• Work to complete: Everything from the line that holds "scientific name: Bos taurus" through the end of the data below should be output exactly, both ends included.
↓
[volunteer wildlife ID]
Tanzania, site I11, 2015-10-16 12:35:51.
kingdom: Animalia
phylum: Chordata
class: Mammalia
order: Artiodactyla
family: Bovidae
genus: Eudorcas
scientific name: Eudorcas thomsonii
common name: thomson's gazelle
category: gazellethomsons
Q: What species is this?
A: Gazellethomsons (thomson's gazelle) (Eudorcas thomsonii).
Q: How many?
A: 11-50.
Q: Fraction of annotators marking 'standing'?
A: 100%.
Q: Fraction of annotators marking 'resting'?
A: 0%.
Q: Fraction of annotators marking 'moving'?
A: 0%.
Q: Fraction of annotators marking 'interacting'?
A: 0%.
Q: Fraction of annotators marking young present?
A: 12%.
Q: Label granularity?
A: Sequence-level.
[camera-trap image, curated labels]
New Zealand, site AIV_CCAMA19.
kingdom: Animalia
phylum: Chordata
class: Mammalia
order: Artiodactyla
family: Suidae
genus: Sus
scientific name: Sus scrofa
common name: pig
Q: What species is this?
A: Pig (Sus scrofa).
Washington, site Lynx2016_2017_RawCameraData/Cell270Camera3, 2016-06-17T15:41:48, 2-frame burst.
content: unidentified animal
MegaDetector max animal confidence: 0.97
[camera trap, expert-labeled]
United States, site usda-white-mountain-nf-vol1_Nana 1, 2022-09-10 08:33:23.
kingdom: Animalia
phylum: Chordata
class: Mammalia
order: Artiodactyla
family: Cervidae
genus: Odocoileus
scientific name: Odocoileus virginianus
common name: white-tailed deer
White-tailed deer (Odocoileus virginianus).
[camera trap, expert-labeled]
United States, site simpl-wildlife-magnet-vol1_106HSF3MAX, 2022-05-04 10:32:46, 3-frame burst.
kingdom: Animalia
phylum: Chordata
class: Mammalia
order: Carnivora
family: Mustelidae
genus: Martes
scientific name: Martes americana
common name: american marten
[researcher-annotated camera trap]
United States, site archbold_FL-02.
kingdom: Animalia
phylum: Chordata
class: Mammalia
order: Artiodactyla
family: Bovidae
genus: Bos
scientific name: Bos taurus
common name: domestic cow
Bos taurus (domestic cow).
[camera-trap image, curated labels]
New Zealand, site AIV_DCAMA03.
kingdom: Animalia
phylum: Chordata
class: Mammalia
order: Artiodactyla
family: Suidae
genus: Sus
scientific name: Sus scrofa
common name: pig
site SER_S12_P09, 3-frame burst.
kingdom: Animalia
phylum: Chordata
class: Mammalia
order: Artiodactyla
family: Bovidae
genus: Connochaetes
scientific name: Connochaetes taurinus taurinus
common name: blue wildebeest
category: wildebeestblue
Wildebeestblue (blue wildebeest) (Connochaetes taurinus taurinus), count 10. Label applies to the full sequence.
↑
• Task output:
scientific name: Bos taurus
common name: domestic cow
Bos taurus (domestic cow).
[camera-trap image, curated labels]
New Zealand, site AIV_DCAMA03.
kingdom: Animalia
phylum: Chordata
class: Mammalia
order: Artiodactyla
family: Suidae
genus: Sus
scientific name: Sus scrofa
common name: pig
site SER_S12_P09, 3-frame burst.
kingdom: Animalia
phylum: Chordata
class: Mammalia
order: Artiodactyla
family: Bovidae
genus: Connochaetes
scientific name: Connochaetes taurinus taurinus
common name: blue wildebeest
category: wildebeestblue
Wildebeestblue (blue wildebeest) (Connochaetes taurinus taurinus), count 10. Label applies to the full sequence.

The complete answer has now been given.